■ **ВАШИ ЗАДАНИЯ**
a) Объясните по тексту о кино, почему Висконти так и не удается добраться до грубых и первозданных страстей.
b) Передайте суть текста о кино и натурализме в двух предложениях.

■ **ДОКУМЕНТ**
»»

Кино
Шрифт:
3
В данный момент нас интересует не способ преодоления границ натурализма, а скорее причина, по которой некоторым великим режиссерам, несмотря на многократные попытки, не удалось войти в рамки натурализма. Дело в том, что их неотступно преследовал изначальный мир импульсов, но присущий им гений направлял их в сторону других проблем. К примеру, Висконти от первого до последнего своего фильма («Наваждение» и «Невинный») пытается добраться до грубых и первозданных страстей. Однако он чересчур аристократичен, и ему это не удается, поскольку истинная его тема лежит в иной сфере и касается непосредственно времени. Иначе, хотя и сходным образом, обстоят дела с Ренуаром. Ренуар часто тяготеет к извращенным и грубым импульсам (фильмы «Нана», «Дневник горничной», «Человек-зверь»), но остается бесконечно ближе к Мопассану, нежели к натурализму. У Мопассана же натурализм представляет собой всего лишь фасад: автор «Милого друга» видит предметы как будто сквозь стекло или на театральной «сцене», что мешает длительности формировать густую распадающуюся субстанцию; когда же стекло как бы оттаивает, появляется текучая вода, которая также не примиряется с изначальными мирами, их импульсами, кусками и набросками. Итак, все, что вдохновляет Ренуара, отвращает его от натурализма, который, однако, непрестанно его мучит.

««

■ **ЗАПИСАННЫЕ ДАННЫЕ**
»»

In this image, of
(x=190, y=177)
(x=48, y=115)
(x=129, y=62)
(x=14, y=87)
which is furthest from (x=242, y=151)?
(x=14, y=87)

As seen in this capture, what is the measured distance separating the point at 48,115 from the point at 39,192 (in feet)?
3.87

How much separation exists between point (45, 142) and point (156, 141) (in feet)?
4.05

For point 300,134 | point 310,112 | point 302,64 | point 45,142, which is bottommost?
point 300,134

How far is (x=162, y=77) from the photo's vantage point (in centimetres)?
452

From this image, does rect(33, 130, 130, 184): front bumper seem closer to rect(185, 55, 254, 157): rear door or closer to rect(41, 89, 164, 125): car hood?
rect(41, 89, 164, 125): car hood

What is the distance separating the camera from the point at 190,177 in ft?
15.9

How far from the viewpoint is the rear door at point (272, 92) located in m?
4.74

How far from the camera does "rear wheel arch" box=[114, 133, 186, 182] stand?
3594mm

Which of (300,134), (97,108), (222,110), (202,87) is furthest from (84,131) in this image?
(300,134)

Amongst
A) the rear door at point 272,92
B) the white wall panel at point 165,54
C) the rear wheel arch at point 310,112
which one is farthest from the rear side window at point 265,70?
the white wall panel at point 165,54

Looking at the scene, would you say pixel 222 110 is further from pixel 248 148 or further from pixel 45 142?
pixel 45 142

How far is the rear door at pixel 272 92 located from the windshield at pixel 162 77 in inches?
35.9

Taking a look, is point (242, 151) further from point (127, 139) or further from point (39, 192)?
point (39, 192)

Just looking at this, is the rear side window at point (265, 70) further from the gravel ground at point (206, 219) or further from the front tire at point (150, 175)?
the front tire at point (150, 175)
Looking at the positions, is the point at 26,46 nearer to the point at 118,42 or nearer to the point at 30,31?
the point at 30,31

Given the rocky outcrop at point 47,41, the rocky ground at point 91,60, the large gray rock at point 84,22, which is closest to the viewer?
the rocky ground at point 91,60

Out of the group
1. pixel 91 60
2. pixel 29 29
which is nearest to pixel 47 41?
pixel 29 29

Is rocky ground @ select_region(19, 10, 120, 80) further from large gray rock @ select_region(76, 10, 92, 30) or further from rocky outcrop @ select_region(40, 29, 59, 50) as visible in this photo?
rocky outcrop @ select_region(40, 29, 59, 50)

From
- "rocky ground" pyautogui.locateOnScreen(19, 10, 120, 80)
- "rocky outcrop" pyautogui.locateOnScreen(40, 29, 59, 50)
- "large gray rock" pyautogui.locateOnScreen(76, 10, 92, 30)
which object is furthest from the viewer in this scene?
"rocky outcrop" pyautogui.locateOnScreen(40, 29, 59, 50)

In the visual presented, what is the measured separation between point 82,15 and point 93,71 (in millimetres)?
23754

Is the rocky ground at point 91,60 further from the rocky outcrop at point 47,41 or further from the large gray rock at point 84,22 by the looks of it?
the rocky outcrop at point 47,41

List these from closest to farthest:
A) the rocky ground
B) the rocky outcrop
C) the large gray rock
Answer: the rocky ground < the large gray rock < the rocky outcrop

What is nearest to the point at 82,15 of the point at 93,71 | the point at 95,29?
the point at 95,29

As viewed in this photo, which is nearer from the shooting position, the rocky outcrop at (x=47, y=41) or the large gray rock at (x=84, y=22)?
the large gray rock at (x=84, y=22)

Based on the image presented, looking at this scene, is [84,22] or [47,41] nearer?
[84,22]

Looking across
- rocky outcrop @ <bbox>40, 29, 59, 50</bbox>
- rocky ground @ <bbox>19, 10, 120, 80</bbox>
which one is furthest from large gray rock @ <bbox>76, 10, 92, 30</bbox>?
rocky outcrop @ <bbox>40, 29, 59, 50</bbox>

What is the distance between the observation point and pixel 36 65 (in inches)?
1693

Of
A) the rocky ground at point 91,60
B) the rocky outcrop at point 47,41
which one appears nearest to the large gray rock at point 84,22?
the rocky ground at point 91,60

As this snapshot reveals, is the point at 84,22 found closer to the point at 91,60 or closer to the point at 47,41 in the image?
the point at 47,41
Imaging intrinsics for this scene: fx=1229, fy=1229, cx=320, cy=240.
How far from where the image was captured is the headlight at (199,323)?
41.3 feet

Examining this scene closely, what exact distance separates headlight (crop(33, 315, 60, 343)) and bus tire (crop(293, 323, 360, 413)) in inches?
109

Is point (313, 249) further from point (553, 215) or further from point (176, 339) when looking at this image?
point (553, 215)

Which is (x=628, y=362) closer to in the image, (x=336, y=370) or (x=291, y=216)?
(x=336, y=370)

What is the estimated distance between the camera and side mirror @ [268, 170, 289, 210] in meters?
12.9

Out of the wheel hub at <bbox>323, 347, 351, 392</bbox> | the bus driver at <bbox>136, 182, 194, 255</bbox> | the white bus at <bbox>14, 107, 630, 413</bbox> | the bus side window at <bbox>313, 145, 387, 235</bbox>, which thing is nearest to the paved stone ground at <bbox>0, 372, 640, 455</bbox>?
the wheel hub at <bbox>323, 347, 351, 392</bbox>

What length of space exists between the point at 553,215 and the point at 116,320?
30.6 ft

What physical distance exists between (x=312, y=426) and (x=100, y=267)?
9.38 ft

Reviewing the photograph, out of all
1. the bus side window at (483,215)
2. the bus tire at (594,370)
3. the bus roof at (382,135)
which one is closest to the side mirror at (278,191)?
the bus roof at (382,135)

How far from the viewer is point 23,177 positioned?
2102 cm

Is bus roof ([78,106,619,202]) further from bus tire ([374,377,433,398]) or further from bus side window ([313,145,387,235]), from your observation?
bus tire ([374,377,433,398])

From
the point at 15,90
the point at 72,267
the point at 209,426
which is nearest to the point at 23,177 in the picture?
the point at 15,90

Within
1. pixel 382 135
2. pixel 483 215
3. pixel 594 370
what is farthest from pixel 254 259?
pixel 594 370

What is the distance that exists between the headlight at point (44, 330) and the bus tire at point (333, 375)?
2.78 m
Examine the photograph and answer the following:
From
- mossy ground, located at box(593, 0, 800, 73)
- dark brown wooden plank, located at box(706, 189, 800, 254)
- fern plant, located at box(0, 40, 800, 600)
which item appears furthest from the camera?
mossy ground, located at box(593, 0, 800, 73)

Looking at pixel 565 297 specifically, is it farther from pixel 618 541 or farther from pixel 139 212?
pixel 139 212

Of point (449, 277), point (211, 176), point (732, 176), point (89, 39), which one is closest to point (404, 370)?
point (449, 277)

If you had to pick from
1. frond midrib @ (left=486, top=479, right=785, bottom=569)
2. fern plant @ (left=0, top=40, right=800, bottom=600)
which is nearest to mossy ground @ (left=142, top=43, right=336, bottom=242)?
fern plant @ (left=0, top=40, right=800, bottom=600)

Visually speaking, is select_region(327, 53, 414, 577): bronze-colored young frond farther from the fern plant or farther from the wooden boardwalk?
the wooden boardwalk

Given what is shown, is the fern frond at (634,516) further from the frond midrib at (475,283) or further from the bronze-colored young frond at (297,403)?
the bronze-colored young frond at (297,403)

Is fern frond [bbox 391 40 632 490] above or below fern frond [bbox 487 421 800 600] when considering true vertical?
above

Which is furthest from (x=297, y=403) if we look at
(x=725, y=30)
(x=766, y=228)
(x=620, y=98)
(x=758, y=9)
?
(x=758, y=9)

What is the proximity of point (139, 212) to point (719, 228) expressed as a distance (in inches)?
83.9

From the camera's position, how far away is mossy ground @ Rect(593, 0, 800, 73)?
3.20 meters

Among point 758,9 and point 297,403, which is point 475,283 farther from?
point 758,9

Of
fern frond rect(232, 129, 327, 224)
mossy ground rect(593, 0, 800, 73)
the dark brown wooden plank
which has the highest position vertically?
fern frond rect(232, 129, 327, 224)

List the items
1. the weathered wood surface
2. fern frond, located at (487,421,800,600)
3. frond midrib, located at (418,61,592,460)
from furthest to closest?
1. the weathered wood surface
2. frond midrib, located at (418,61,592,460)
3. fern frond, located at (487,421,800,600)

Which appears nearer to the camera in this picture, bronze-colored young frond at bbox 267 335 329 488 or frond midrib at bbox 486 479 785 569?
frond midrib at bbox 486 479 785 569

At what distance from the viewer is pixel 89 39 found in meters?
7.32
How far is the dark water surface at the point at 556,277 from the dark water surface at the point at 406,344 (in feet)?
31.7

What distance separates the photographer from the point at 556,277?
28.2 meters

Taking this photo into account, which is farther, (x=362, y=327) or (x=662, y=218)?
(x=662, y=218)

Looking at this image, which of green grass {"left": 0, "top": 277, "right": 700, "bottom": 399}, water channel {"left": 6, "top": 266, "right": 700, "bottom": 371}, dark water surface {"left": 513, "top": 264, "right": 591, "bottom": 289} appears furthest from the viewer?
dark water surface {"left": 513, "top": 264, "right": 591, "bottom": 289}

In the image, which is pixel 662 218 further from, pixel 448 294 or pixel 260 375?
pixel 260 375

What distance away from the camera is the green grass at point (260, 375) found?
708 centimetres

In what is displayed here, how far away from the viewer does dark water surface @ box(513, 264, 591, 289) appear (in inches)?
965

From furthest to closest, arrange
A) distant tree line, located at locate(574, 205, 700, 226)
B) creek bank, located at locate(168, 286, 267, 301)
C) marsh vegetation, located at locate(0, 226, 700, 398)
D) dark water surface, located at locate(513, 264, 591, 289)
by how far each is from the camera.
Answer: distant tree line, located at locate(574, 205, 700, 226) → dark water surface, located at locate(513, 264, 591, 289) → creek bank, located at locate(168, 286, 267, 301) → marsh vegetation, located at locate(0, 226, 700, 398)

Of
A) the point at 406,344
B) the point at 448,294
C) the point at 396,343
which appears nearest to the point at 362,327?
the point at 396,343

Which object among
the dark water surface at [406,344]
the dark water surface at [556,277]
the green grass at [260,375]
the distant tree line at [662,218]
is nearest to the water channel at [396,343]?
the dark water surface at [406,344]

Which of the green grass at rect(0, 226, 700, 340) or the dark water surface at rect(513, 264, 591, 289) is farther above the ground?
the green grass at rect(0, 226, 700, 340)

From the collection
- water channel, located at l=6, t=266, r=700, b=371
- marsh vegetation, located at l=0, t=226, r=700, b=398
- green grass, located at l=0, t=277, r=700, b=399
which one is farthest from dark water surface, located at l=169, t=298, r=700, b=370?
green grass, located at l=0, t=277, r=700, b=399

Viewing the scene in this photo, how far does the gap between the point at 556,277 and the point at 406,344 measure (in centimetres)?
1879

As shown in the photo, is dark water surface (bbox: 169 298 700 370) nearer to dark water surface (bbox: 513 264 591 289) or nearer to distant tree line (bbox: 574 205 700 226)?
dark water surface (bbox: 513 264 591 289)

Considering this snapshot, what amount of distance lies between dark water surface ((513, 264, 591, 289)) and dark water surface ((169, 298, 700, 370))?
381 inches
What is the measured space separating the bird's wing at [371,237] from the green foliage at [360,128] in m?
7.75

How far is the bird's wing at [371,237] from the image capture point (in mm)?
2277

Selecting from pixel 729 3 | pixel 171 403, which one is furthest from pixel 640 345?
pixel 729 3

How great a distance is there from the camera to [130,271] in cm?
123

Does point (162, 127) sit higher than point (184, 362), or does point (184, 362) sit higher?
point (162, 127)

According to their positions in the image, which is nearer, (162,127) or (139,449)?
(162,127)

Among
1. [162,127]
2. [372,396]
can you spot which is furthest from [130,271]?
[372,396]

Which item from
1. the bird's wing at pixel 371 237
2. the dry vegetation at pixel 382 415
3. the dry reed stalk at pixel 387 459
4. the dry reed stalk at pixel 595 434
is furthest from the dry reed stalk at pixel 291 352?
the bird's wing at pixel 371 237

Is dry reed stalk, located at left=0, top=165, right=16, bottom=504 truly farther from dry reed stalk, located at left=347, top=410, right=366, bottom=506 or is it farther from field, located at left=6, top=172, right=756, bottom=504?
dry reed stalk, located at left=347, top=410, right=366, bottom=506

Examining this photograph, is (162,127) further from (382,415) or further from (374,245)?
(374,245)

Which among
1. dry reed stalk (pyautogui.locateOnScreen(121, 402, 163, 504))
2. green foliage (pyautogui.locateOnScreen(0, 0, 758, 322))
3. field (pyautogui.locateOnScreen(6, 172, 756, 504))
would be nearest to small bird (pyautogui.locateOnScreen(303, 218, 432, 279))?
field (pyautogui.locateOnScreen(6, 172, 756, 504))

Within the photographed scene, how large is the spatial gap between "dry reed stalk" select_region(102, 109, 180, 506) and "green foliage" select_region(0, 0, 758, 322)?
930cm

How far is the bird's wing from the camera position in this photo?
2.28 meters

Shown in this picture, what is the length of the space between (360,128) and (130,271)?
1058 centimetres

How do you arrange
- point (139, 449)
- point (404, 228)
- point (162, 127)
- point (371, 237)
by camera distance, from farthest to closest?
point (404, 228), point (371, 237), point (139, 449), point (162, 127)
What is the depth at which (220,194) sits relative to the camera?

««

■ **РЕШЕНИЯ ЗАДАНИЙ**
a) Висконти чересчур аристократичен. Его истинная тема лежит в иной сфере и касается непосредственно времени.

b) Текст разбирает, почему некоторым великим режиссерам, несмотря на многократные попытки, не удалось войти в рамки натурализма: их преследовал изначальный мир импульсов, но гений направлял их к другим проблемам. Висконти для этого слишком аристократичен, и его истинная тема касается времени, а Ренуар, тяготея к грубым импульсам, остается ближе к Мопассану, у которого натурализм лишь фасад.